> _TASKS AND EXERCISES_:
1 > The passage about senior year at Penn State names the things seniors also need to think about besides what they haven't done yet. List them.
2 > Write a continuation of the passage about senior year at Penn State, picking up after its final sentence.

> _EXTRACT TO READ_:
"""

Around this time, us seniors begin to think about everything we haven’t done yet, or things we still need to do so we can cross it off our senior bucket list and officially declare ourselves free of accomplishing tasks every graduate needs to do. But we also need to think about the things we have done, the memories we’ve made, and the friendships we’ve formed. Everyone who has entered my life here at Penn State has had an effect on me somehow, whether big or small. I can’t say yet if college has been the best four years of my life, as I still haven’t experienced a majority of my life, but I know that anything after this will face stiff competition. Four years ago, I didn’t think much of what has happened to me in college would have happened to me, but it did. I was terrified, and now I don’t want to leave. I came into college scared, confused, ended up transferring to Penn State, and somehow it all worked out. Again, I find myself in a very apprehensive point in my life, but I’m going to take this previous lesson I learned and apply it now, even though I don’t know what the future holds for me, it’s going to be just fine. Because who knows what could happen in the next four years?

"""

> _RECORDED DATA_:

"""

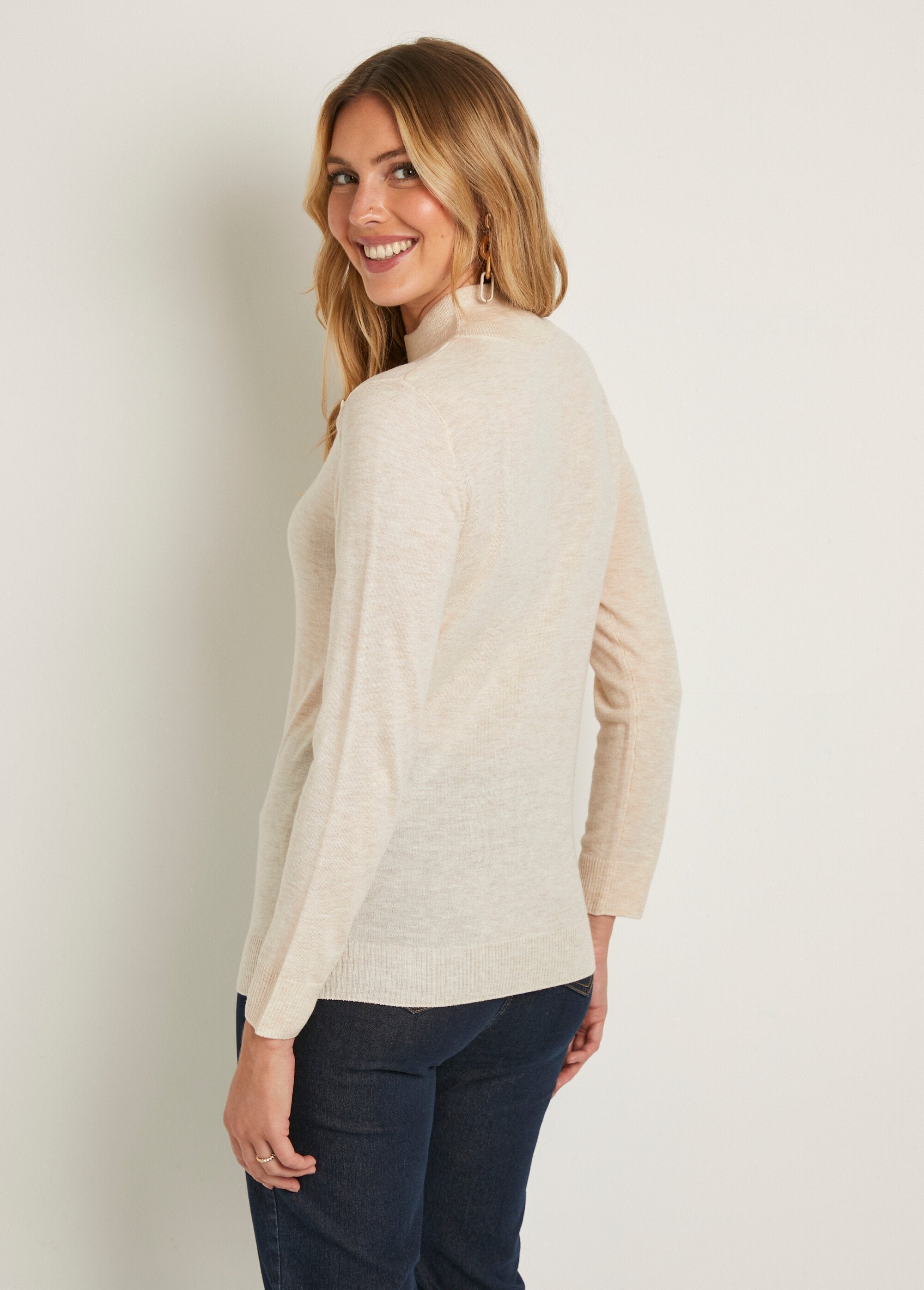 Fine_plain_jersey_high_neck_sweater_with_merino_wool_String_DO1_slim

"""

> _ANSWERS BY TASK_:
1 >
- the things they have done
- the memories they've made
- the friendships they've formed

2 >
My mom recently wrote me a letter, in which she said, “4 years ago, who would have thought you would be graduating from Penn State and would be a sorority sister?”. I certainly did not think that, but when I re-read that sentence, I really thought about that statement. Honestly, I really never thought that my college experience would be the most incredible event of my life, especially with the way it began. The start to my college career was rocky; I transferred schools, which was an extremely difficult event for me, and I really struggled getting acclimated to college. I was constantly anxious, nervous, sad and lonely. I wish future me could tell freshman me that everything was going to be just fine, and that things always have a way of working themselves out. But then again, I don’t wish I could go back in time and tell myself that things were going to be OK, because surprises are one of the greatest beauties in life. It’s funny how things never truly work how the way we think or plan that will.
This post is definitely a mash-up of different emotions and memories, and I don’t know if I did a great job encapsulating it all. But before I end it, I’ll share my final piece of advice: don’t forget to say thank you. Thank you to my parents, my friends, my roommates, my sisters, my professors, and anyone else who has shown me the true meaning of friendship and support these past few years. Thank you so, so much.
Congrats Class of 2014, we did it!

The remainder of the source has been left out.